Hey, AtomicBawm3: Check out this article. 

It has some interesting stuff about cloth dynamics and something close to ragdoll physics.  I hope you've had some Calculus in school (or, at least Pre-Calc) because there's stuff about Verlet Integration. 

I'd suggest you read the entire thing; it's pretty cool and you might be able use some of the things they talk about, especially where distance constraints are concerned. 

Gamasutra has some really good articles, so there's probably more out there.

Last edited by amcerbu (2012-07-13 00:19:58)
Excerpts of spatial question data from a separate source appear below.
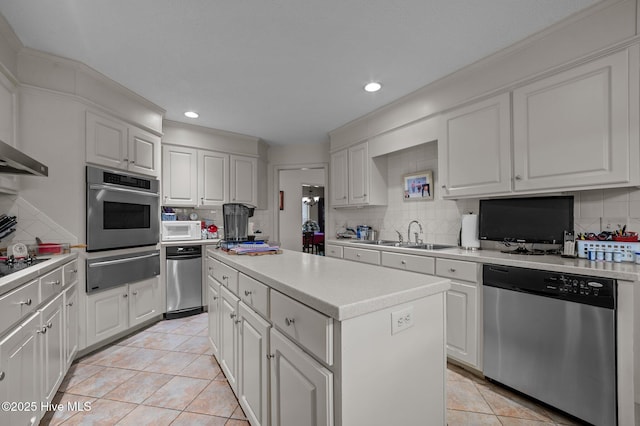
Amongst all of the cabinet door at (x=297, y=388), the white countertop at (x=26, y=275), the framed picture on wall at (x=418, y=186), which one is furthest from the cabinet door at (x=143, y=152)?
the framed picture on wall at (x=418, y=186)

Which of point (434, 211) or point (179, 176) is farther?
point (179, 176)

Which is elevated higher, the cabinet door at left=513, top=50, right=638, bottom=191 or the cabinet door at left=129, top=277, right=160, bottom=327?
the cabinet door at left=513, top=50, right=638, bottom=191

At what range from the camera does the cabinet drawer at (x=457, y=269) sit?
6.88ft

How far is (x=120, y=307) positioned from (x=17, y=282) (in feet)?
5.46

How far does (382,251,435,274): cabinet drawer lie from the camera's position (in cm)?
241

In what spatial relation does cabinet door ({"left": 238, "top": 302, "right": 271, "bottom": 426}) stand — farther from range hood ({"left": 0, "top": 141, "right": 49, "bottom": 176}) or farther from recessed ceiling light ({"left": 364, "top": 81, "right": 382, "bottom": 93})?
recessed ceiling light ({"left": 364, "top": 81, "right": 382, "bottom": 93})

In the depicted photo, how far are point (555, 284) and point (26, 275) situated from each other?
2.85 meters

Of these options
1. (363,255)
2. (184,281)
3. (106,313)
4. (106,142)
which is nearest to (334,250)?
(363,255)

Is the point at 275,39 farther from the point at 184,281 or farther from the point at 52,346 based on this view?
the point at 184,281

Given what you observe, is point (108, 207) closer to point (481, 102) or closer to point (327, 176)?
point (327, 176)

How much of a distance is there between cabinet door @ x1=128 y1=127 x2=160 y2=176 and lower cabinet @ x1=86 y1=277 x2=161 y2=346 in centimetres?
122

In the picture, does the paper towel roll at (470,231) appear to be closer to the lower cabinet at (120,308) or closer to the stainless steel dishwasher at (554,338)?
the stainless steel dishwasher at (554,338)

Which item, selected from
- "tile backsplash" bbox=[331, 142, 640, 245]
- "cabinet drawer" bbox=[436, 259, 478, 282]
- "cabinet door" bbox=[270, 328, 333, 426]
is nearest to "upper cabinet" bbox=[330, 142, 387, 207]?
"tile backsplash" bbox=[331, 142, 640, 245]

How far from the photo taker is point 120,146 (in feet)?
9.27
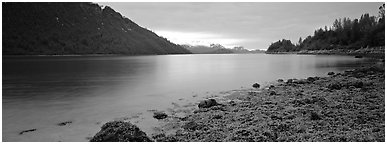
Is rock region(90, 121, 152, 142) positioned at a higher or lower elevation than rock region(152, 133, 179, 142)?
higher

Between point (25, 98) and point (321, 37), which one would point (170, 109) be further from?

Ahhhh. Good idea. Another thing I would recommend you add is a little bit of force absorption from each "child". If say the lower arm gets flung, the lower arm should move. I hope I've been helpful 

@amcerbu I know that. I typically use that when I create a turbo mode project. It's also useful if you create a slider, and can has a user controlled framerate.

I'm checking out your "Pull Line" project right now.
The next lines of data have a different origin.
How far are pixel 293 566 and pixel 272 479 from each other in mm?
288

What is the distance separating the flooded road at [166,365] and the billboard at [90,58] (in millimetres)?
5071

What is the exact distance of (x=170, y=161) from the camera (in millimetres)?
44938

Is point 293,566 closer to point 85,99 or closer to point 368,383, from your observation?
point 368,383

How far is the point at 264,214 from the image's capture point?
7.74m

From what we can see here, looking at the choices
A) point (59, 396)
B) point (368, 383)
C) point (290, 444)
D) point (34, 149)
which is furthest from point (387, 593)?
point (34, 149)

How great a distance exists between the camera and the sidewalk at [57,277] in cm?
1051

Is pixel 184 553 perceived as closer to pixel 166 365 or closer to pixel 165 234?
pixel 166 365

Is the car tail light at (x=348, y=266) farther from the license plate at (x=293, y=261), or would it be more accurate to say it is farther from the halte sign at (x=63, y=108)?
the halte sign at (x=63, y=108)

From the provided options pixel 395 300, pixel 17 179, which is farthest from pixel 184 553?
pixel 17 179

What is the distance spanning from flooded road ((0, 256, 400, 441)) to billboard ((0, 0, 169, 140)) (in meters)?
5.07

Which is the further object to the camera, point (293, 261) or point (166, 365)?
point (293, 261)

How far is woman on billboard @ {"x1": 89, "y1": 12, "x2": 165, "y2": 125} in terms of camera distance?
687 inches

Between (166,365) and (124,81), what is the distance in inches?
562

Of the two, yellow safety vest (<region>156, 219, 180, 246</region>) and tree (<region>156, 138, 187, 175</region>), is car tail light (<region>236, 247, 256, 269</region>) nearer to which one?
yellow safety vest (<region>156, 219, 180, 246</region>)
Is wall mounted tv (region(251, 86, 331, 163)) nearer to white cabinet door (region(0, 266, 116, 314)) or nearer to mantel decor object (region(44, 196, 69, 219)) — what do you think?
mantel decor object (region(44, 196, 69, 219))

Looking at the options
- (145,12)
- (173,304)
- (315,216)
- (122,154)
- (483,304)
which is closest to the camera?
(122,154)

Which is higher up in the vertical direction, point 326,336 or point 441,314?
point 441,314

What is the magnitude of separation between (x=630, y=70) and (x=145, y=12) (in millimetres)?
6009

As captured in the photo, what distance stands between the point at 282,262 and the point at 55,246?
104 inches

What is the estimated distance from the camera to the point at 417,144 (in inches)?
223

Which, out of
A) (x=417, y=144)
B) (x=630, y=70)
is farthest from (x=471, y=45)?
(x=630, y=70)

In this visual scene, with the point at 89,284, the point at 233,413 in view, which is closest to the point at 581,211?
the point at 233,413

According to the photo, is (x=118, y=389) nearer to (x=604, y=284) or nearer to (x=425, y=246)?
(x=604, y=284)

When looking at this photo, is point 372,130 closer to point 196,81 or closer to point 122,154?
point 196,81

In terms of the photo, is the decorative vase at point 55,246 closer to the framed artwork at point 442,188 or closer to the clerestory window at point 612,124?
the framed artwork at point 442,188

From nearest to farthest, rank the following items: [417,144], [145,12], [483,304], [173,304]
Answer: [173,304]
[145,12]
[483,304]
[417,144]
I've gotta say, the rope with velocity looks really good.  Perhaps it would be nice if you included an option to adjust friction (or is it hard-coded into your script?).
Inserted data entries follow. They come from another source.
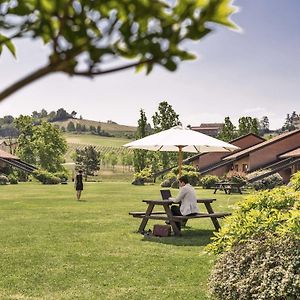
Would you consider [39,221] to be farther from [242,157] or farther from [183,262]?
[242,157]

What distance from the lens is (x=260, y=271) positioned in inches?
194

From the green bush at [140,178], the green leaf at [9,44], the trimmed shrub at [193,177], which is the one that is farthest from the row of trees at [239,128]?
the green leaf at [9,44]

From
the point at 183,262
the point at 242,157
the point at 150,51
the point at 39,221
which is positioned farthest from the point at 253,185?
the point at 150,51

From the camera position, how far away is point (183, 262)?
8.47 metres

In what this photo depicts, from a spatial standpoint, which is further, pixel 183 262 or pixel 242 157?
pixel 242 157

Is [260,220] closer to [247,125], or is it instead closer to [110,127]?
[247,125]

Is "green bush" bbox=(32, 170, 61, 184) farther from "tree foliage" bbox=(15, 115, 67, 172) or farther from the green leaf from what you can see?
the green leaf

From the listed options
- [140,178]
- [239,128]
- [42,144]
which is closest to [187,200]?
[140,178]

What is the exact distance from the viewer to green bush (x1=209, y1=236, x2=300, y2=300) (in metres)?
4.71

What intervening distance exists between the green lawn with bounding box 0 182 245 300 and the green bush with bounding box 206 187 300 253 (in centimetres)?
48

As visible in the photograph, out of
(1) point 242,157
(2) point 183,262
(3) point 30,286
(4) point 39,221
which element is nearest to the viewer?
(3) point 30,286

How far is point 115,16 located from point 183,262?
7407 millimetres

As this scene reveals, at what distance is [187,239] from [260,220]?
581cm

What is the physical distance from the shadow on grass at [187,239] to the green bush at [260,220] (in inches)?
170
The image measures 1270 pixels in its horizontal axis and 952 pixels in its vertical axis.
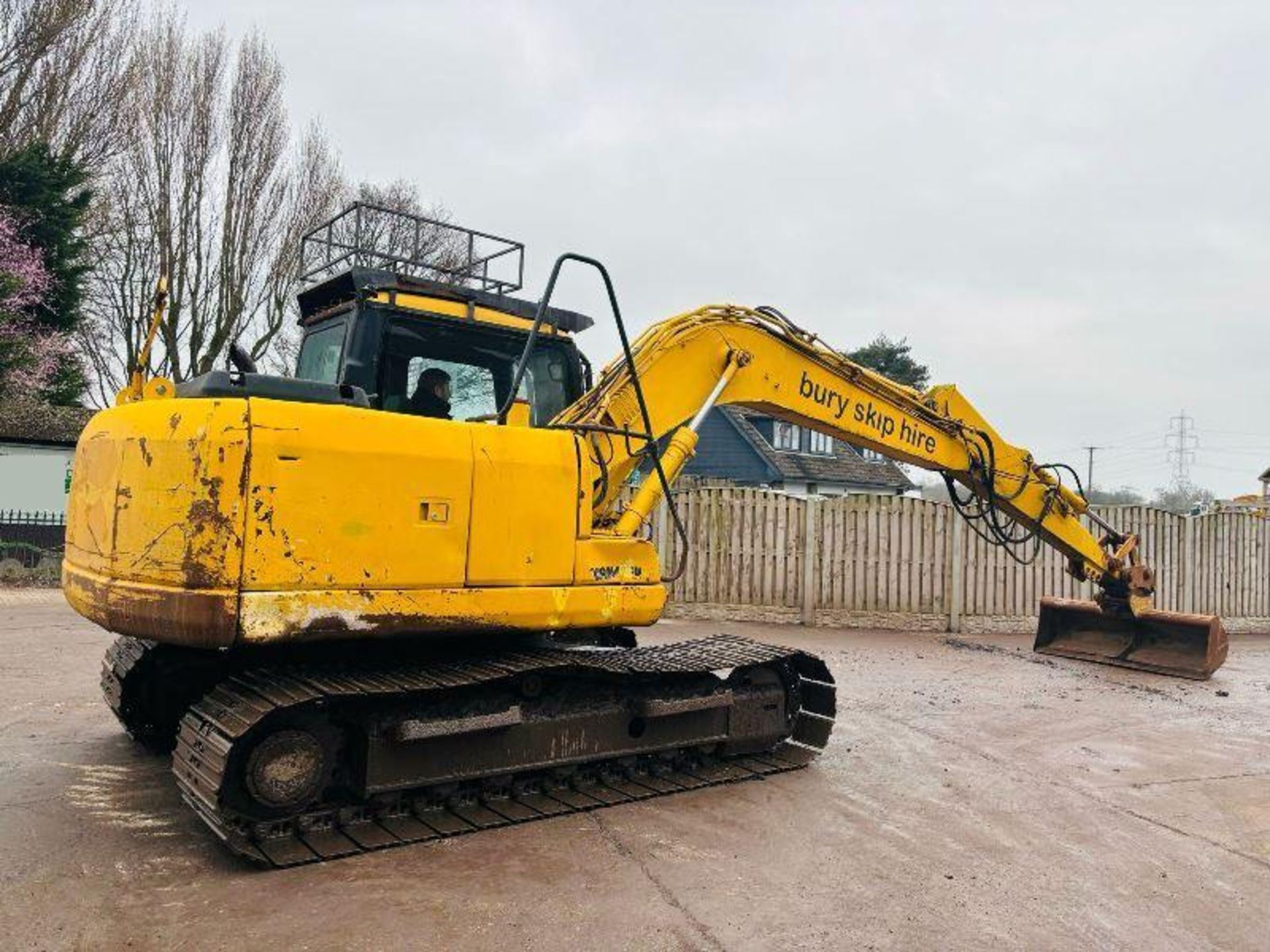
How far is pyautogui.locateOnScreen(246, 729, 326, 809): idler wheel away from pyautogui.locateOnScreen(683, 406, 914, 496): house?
29487mm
Ok, I'm writing this because I'd like somebody to look over the math for this one final time...clearly I've already got most of the physics figured out, but I needed to figure out how to create offsets for the arms and legs so that they were a tad more realistic.  Here's the math I've come up with that avoids using trig to find a point rotated from any location:
Let's say that you've got a line for the middle of the body in the form y=mx+b based off of the two points at either end of the torso. Info needed:

Length of torso= 40 (for now)
m=(x1-x2)/(y1-y2) (of torso)
Offset on the y-axis (oy)= -4 (again, for now)
Offset on the x-axis (ox)= -10
and of course, x1, x2, y1, and y2

Basically, I'm going to calculate two vectors that are perpendicular to each other where the vector for y uses m and the vector for x uses -1/m.  Vector 1 can be calculated like so:
V1.X = -4(x1-x2)/40
V1.X = (x2-x1)/10

V1.Y = -4(y1-y2)/40
V1.Y = (y2-y1)/10

This vector is simple enough to calculate, but the perpendicular vector took some work:

First, you have to calculate a vector in the correct direction, which is simple enough since we know that a perpendicular line is simply -1/m.  Giving the vector the imaginary points of (x,y) and (x+1,y-1/m) we can clearly see that:
dx = -1
dy = 1/m
so our vector's current distance is sqrt(1/(m^2)+1).  To make the vector the right length, we simply do what I've been doing for all of the point calculations:
(x,y) of vector = (-dx*l/dist, -dy*l/dist)
so our vector becomes:
V2.X = -10/dist
V2.Y = -10/(m*dist)

To get the final position:
Final.X = Start.X + V1.X + V2.X
Final.Y = Start.Y + V1.Y + V2.Y
where Start is point 1.

Anyway...that's probably more confusing than it should be...but it should work.